January, more on top of things than I am, has repaired its air conditioning. Guess I should call the landlord, let him know he needs to fix the heat, but at the moment I'm content with hot coffee, thick socks, and a warm dog.

Saturday, January 7, 2012

Small Stone, January 7

Today I walked to the gas station wearing track pants, and flats with no socks, and it was too warm even for my sweatshirt, and the flashing sign at the Catholic school said 61 degrees. So why can't I get my head out of winter four years ago, when I couldn't get warm, even with those little heat packs that go in your gloves? When the gate latches froze and the skid steer wouldn't start and the coyote calls got closer to the big warm barn? When I cracked ice on water buckets for horses whose big breath took up my vision so I couldn't see you anywhere?

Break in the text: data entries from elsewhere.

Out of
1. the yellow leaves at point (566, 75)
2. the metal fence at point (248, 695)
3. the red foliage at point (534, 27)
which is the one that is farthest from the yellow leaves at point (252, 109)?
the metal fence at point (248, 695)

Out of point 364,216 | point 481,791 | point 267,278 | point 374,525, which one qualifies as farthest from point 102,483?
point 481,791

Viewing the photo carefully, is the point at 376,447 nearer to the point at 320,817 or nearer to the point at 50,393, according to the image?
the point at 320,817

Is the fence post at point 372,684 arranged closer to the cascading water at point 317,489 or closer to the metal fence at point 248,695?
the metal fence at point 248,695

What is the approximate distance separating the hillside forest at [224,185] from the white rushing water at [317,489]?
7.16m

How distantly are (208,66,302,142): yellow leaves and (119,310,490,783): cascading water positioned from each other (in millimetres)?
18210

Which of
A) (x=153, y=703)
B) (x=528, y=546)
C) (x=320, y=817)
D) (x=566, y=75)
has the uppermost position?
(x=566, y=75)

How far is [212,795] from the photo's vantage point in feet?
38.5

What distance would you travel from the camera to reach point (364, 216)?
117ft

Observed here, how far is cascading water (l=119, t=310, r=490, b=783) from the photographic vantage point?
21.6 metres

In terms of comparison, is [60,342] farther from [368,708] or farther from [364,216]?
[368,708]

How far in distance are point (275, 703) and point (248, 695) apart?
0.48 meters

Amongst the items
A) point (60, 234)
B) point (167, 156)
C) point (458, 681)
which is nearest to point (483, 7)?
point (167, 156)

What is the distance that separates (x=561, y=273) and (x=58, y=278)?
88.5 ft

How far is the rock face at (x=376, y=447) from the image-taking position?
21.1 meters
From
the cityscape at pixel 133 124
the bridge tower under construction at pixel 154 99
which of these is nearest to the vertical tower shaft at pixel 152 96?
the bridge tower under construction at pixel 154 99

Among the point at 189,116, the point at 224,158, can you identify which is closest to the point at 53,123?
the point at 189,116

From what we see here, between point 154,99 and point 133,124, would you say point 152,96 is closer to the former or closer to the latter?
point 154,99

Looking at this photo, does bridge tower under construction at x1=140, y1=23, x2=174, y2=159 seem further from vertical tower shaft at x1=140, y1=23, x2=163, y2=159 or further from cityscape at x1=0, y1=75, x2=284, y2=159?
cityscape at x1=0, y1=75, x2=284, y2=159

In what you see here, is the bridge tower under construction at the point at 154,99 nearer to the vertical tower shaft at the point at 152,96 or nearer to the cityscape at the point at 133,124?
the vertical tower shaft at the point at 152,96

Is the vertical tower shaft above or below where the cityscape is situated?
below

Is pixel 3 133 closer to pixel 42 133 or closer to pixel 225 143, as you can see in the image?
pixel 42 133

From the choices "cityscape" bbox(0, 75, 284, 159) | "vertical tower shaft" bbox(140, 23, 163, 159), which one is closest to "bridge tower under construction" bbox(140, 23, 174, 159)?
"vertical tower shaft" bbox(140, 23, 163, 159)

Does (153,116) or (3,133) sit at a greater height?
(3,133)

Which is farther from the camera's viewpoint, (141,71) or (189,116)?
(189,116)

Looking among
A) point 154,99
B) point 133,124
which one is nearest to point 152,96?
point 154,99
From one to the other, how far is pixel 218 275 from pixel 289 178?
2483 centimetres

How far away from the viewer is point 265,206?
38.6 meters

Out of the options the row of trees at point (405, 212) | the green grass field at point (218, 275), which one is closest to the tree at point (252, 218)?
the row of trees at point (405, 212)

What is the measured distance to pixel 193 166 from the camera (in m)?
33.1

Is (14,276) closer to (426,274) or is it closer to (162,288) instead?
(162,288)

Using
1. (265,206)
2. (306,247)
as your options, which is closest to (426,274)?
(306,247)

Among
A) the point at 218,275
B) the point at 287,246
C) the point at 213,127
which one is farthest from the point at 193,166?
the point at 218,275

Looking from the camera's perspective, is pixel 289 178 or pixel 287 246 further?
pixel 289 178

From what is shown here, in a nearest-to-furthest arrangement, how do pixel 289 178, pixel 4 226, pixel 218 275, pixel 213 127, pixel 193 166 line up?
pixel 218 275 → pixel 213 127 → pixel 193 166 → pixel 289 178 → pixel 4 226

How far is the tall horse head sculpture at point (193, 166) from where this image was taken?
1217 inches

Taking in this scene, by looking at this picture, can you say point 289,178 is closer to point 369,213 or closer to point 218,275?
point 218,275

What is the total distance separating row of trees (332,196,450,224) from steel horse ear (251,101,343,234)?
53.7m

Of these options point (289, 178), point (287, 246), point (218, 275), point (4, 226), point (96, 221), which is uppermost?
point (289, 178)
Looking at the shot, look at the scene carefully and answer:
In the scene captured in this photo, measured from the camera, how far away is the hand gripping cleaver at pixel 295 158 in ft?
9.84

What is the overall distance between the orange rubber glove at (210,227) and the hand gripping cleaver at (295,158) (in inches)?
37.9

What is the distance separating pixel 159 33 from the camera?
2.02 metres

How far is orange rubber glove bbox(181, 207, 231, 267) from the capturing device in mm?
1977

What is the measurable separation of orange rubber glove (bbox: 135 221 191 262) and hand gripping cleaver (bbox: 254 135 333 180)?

The door just closed. I get it now. The theme is freeze.

Friday, January 6, 2012

Small Stone, January 6

Every time I crack my knuckles, hunker down into my chair, and get ready to type my small stone for the day, something interrupts me. It's almost as if I

Thursday, January 5, 2012

Small Stone, January 5

I wish I could write like this kid:
in five kinds of ink, and backwards in the notebook,
scratching out those silly sixth-grade thoughts
and writing in seventh-grade wisdom.

A line at a time, I would revise myself
into the story of my choosing,
with page after page of promise
and a pen still mostly full of ink.

Wednesday, January 4, 2012

Small Stone, January 4

This song is:
Rosman Highway in 2007, yellow-paint line, sun burning mist off the mountains, horse waiting in the pasture, friendly crowds of unfamiliar faces, and, through a blanket of grief, a swell of hope.

This song is not:
Medicine, a time machine, the road from there to here, or an answer to the question I can't stop asking.

Tuesday, January 3, 2012

Small Stone - January 3

Flake-swirls skate across roof tiles,
Fling figures into empty air.
Baby-flakes drift against chimneys,
Skate mini-steps clinging to brick,
Think someday ...

Monday, January 2, 2012

Small Stone - January 2

Frost air bites through fleece,
denim, and twenty-five years.
I am five, on the steps,
looking at my breath.

Sunday, January 1, 2012

A River of Stones

1/1/12: Not quite the red plaid blanket I lay on as a kid in the campground. But close.